Task details: Output the material beneath exactly, leaving nothing out.

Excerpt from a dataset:

--------------------------------

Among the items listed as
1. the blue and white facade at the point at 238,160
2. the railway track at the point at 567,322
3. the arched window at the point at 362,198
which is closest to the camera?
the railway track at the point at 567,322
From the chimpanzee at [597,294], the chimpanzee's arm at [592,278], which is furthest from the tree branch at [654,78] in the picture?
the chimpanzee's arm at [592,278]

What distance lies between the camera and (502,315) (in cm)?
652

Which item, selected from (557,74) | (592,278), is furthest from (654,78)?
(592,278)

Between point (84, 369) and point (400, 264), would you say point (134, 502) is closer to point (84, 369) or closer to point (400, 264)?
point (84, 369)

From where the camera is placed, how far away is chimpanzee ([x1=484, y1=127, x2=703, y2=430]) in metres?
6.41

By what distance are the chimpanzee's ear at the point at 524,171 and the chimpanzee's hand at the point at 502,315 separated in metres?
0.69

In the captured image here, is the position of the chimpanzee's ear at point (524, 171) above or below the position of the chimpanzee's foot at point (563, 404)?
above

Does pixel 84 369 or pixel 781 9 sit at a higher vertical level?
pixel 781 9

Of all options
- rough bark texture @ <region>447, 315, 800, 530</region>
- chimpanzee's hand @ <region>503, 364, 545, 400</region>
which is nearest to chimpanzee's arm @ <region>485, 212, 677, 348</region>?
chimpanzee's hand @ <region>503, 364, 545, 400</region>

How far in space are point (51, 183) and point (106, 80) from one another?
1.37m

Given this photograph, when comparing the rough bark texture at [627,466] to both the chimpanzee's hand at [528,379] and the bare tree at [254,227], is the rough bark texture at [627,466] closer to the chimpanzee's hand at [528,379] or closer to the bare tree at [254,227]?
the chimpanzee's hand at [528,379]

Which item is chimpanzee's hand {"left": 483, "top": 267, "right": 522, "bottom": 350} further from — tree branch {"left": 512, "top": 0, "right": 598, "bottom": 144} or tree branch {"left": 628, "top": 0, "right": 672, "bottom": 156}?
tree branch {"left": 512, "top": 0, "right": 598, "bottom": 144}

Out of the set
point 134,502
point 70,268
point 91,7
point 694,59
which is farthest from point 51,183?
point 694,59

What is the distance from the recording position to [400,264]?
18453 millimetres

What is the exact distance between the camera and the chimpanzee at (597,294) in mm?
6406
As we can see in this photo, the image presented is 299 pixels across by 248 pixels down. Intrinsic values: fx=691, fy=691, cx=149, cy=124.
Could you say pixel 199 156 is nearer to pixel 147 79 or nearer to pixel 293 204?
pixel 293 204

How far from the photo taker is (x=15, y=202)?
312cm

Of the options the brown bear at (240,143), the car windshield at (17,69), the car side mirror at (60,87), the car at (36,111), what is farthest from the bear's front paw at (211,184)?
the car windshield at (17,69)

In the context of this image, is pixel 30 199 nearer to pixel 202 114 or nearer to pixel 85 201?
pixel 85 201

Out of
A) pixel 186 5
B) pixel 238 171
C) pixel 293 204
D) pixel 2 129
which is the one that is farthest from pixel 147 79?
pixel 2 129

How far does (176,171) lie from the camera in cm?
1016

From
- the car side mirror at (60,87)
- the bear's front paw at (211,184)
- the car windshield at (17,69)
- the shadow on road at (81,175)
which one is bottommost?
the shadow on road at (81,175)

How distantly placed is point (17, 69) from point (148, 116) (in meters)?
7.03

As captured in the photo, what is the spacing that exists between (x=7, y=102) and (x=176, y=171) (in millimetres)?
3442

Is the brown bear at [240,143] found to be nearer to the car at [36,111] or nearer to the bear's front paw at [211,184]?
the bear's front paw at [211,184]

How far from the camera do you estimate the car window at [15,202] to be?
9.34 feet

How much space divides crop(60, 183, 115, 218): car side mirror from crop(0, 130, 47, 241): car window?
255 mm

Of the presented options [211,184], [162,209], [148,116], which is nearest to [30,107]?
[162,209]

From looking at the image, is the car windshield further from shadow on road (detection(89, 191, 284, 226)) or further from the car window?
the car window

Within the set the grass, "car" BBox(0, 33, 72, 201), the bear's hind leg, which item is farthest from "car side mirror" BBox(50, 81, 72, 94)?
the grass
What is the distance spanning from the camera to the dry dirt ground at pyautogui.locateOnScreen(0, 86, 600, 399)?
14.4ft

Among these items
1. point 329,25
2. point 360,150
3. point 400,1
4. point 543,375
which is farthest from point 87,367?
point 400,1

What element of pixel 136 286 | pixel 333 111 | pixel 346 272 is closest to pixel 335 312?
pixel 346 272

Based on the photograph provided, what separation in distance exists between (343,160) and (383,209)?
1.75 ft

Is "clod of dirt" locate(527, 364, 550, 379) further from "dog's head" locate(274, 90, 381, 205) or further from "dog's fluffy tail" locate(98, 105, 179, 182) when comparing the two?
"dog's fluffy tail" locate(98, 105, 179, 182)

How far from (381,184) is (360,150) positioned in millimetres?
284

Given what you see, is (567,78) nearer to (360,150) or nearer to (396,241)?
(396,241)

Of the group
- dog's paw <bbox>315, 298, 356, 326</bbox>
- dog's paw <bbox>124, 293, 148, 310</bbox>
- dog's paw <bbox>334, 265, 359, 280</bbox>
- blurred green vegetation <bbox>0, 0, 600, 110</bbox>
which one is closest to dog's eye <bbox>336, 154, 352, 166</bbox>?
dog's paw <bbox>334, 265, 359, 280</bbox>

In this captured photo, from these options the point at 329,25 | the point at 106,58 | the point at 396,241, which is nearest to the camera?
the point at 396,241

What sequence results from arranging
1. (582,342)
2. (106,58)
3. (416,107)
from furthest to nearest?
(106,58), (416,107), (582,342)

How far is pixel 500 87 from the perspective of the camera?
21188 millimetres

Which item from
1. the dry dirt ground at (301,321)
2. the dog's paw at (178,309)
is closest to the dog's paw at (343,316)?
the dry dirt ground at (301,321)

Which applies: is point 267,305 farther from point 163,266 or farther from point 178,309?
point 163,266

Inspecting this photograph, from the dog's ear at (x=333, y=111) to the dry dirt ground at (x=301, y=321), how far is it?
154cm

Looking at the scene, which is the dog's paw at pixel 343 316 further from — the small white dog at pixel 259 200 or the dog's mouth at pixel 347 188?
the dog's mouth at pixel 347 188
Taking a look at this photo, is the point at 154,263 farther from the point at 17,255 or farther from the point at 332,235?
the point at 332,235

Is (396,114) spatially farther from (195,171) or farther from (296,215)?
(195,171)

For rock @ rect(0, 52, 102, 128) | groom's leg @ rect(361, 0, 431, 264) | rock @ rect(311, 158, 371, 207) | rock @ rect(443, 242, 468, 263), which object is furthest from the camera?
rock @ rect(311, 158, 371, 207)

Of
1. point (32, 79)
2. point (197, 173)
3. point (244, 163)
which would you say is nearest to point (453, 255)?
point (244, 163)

--------------------------------

Task result:
Among the items listed as
1. the blue and white facade at the point at 238,160
2. the railway track at the point at 567,322
3. the arched window at the point at 362,198
which is closest to the camera?
the railway track at the point at 567,322
From the chimpanzee at [597,294], the chimpanzee's arm at [592,278], which is furthest from the tree branch at [654,78] in the picture?
the chimpanzee's arm at [592,278]

What distance lies between the camera and (502,315) (in cm)?
652

Which item, selected from (557,74) | (592,278), is furthest from (654,78)?
(592,278)

Between point (84, 369) and point (400, 264), would you say point (134, 502) is closer to point (84, 369) or closer to point (400, 264)?
point (84, 369)

From where the camera is placed, how far away is chimpanzee ([x1=484, y1=127, x2=703, y2=430]) in metres?
6.41

By what distance are the chimpanzee's ear at the point at 524,171 and the chimpanzee's hand at the point at 502,315 separated in metres?
0.69

In the captured image here, is the position of the chimpanzee's ear at point (524, 171) above or below the position of the chimpanzee's foot at point (563, 404)?
above

Does pixel 84 369 or pixel 781 9 sit at a higher vertical level?
pixel 781 9

Of all options
- rough bark texture @ <region>447, 315, 800, 530</region>
- chimpanzee's hand @ <region>503, 364, 545, 400</region>
which is nearest to chimpanzee's arm @ <region>485, 212, 677, 348</region>?
chimpanzee's hand @ <region>503, 364, 545, 400</region>

How far in space are point (51, 183) and point (106, 80) from one another?
1.37m

Given this photograph, when comparing the rough bark texture at [627,466] to both the chimpanzee's hand at [528,379] and the bare tree at [254,227], is the rough bark texture at [627,466] closer to the chimpanzee's hand at [528,379] or closer to the bare tree at [254,227]?
the chimpanzee's hand at [528,379]

Which item is chimpanzee's hand {"left": 483, "top": 267, "right": 522, "bottom": 350} further from — tree branch {"left": 512, "top": 0, "right": 598, "bottom": 144} or tree branch {"left": 628, "top": 0, "right": 672, "bottom": 156}?
tree branch {"left": 512, "top": 0, "right": 598, "bottom": 144}

Out of the set
point 134,502
point 70,268
point 91,7
point 694,59
which is farthest from point 51,183?
point 694,59

What is the distance from the recording position to [400,264]?
18453 millimetres

What is the exact distance between the camera and the chimpanzee at (597,294) in mm?
6406
As we can see in this photo, the image presented is 299 pixels across by 248 pixels down. Intrinsic values: fx=691, fy=691, cx=149, cy=124.
Could you say pixel 199 156 is nearer to pixel 147 79 or nearer to pixel 293 204?
pixel 293 204

How far from the photo taker is (x=15, y=202)?
312cm

Of the options the brown bear at (240,143), the car windshield at (17,69), the car side mirror at (60,87), the car at (36,111), what is farthest from the bear's front paw at (211,184)?
the car windshield at (17,69)

In the context of this image, is pixel 30 199 nearer to pixel 202 114 or nearer to pixel 85 201?
pixel 85 201

Out of
A) pixel 186 5
B) pixel 238 171
C) pixel 293 204
D) pixel 2 129
which is the one that is farthest from pixel 147 79?
pixel 2 129

How far does (176,171) lie from the camera in cm?
1016

From
- the car side mirror at (60,87)
- the bear's front paw at (211,184)
- the car windshield at (17,69)
- the shadow on road at (81,175)
which one is bottommost?
the shadow on road at (81,175)

How distantly placed is point (17, 69) from point (148, 116) (in meters)?
7.03

As captured in the photo, what is the spacing that exists between (x=7, y=102) and (x=176, y=171) (in millimetres)?
3442

Is the brown bear at [240,143] found to be nearer to the car at [36,111] or nearer to the bear's front paw at [211,184]?
the bear's front paw at [211,184]

How far from the camera do you estimate the car window at [15,202] to be?
9.34 feet

How much space divides crop(60, 183, 115, 218): car side mirror from crop(0, 130, 47, 241): car window?
255 mm

Of the presented options [211,184], [162,209], [148,116], which is nearest to [30,107]?
[162,209]

From looking at the image, is the car windshield further from shadow on road (detection(89, 191, 284, 226)) or further from the car window?
the car window

Within the set the grass, "car" BBox(0, 33, 72, 201), the bear's hind leg, which item is farthest from "car side mirror" BBox(50, 81, 72, 94)?
the grass
What is the distance spanning from the camera to the dry dirt ground at pyautogui.locateOnScreen(0, 86, 600, 399)?
14.4ft

Among these items
1. point 329,25
2. point 360,150
3. point 400,1
4. point 543,375
which is farthest from point 87,367?
point 400,1

What element of pixel 136 286 | pixel 333 111 | pixel 346 272 is closest to pixel 335 312?
pixel 346 272

Based on the photograph provided, what separation in distance exists between (343,160) and (383,209)?
1.75 ft

Is "clod of dirt" locate(527, 364, 550, 379) further from "dog's head" locate(274, 90, 381, 205) or further from "dog's fluffy tail" locate(98, 105, 179, 182) when comparing the two?
"dog's fluffy tail" locate(98, 105, 179, 182)

How far from (381,184) is (360,150) positioned in millimetres?
284

Given what you see, is (567,78) nearer to (360,150) or nearer to (396,241)?
(396,241)

Of the group
- dog's paw <bbox>315, 298, 356, 326</bbox>
- dog's paw <bbox>124, 293, 148, 310</bbox>
- dog's paw <bbox>334, 265, 359, 280</bbox>
- blurred green vegetation <bbox>0, 0, 600, 110</bbox>
which one is closest to dog's eye <bbox>336, 154, 352, 166</bbox>?
dog's paw <bbox>334, 265, 359, 280</bbox>

In this captured photo, from these options the point at 329,25 | the point at 106,58 | the point at 396,241, which is nearest to the camera?
the point at 396,241

What sequence results from arranging
1. (582,342)
2. (106,58)
3. (416,107)
from furthest to nearest?
(106,58), (416,107), (582,342)

How far is pixel 500 87 from the perspective of the camera?
21188 millimetres

Which item from
1. the dry dirt ground at (301,321)
2. the dog's paw at (178,309)
is closest to the dog's paw at (343,316)?
the dry dirt ground at (301,321)

Which applies: is point 267,305 farther from point 163,266 or farther from point 178,309?
point 163,266

Inspecting this photograph, from the dog's ear at (x=333, y=111) to the dry dirt ground at (x=301, y=321), how far is it?
154cm

Looking at the scene, which is the dog's paw at pixel 343 316 further from — the small white dog at pixel 259 200 or the dog's mouth at pixel 347 188?
the dog's mouth at pixel 347 188
Taking a look at this photo, is the point at 154,263 farther from the point at 17,255 or farther from the point at 332,235?
the point at 332,235

Is (396,114) spatially farther from (195,171) or farther from (296,215)?
(195,171)

For rock @ rect(0, 52, 102, 128) | groom's leg @ rect(361, 0, 431, 264) | rock @ rect(311, 158, 371, 207) | rock @ rect(443, 242, 468, 263), which object is furthest from the camera?
rock @ rect(311, 158, 371, 207)

Of
1. point (32, 79)
2. point (197, 173)
3. point (244, 163)
which would you say is nearest to point (453, 255)?
point (244, 163)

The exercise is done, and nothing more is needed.